While tip charges at recycling centres increase, so does the number of people resorting to less-than-legal means to dispose of their waste. Fly tipping is more than littering. Offenders typically carry large quantities of waste in a vehicle and inconspicuously deposit it where it doesn’t belong — usually by the side of a highway.
In April of this year, Cherwell District Council in the UK investigated a fly tipping incident near Banbury, where more than 50 tyres were found dumped in the middle of a field. The perpetrators risked a £5,000 fine to avoid the cost of legally dumping the tyres at a recycling centre. With the new fee increase, the cost to dispose of 50 tyres would have been £250.
Fly tipping does nothing to beautify the environment, to be sure; it also carries a potential health hazard for people, farm animals and wildlife. Local authorities are responsible to clean up all fly tipping incidents larger than a bin bag and smaller than 20 tonnes. Large-scale incidents or illegal disposal of toxic waste must be reported to the Environment Agency for clean-up.
The Department for Environmental Food & Rural Affairs released statistics this year reporting a steady increase in fly tipping incidents since the 2012/13 year. However, this increase may reflect increased vigilance in reporting incidents rather than an actual increase in crime.

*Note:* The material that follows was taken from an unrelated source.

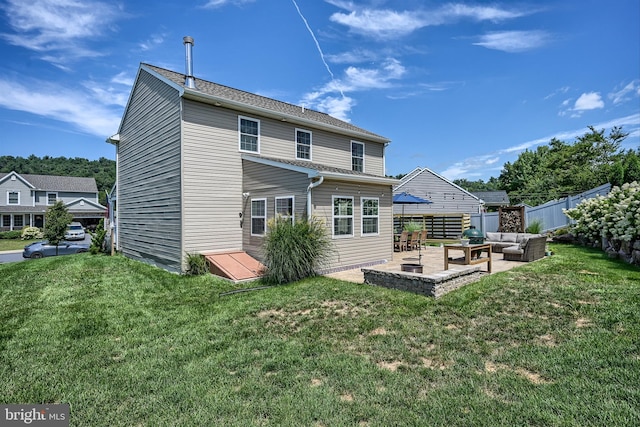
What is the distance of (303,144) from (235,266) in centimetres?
574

There are many dangers of fly-tipping to consider, not just environmental but also the risks to the culprits who do not utilize their local recycling centres.
Under Environmental Protection Act 1990, it is a crime to knowingly witness fly tipping and allow it to occur. Fortunately, the Internet makes it easier than ever to report a crime. Most local council websites feature a fly tipping report form, where witnesses can report the location, type of waste and time of the incident.
Investigation and Prosecution
Most reported major fly tipping incidents result in investigation according to data collated by Ecological Communities – a non-profit green-led environmental monitoring organisation. Out of 936 thousand total reported incidents in the 2015/16 year, 315 thousand fly tipping investigations were conducted. In the same year, local councils convicted 98% of prosecuted fly-tippers. The majority of fly tipping convictions result in fines. £677 thousand total fines were issued last year. Fines are a huge deterrent to fly tippers — recycling centre fees seem paltry in comparison.
In the case of smaller incidents when a full investigation and prosecution is not warranted, local authorities issue warning letters to inform fly-tippers of the high fines for illegal waste disposal. Last year, local authorities mailed out 70 thousand such letters.
Anti Fly Tipping Campaigns
Some local councils have taken to warning against fly tipping with informative posters and leaflets. Suffolk’s Tip-Off campaign features bright yellow posters with hazard lines that read: “WARNING: You will be fined for fly-tipping; This area is monitored. CCTV may be in use.”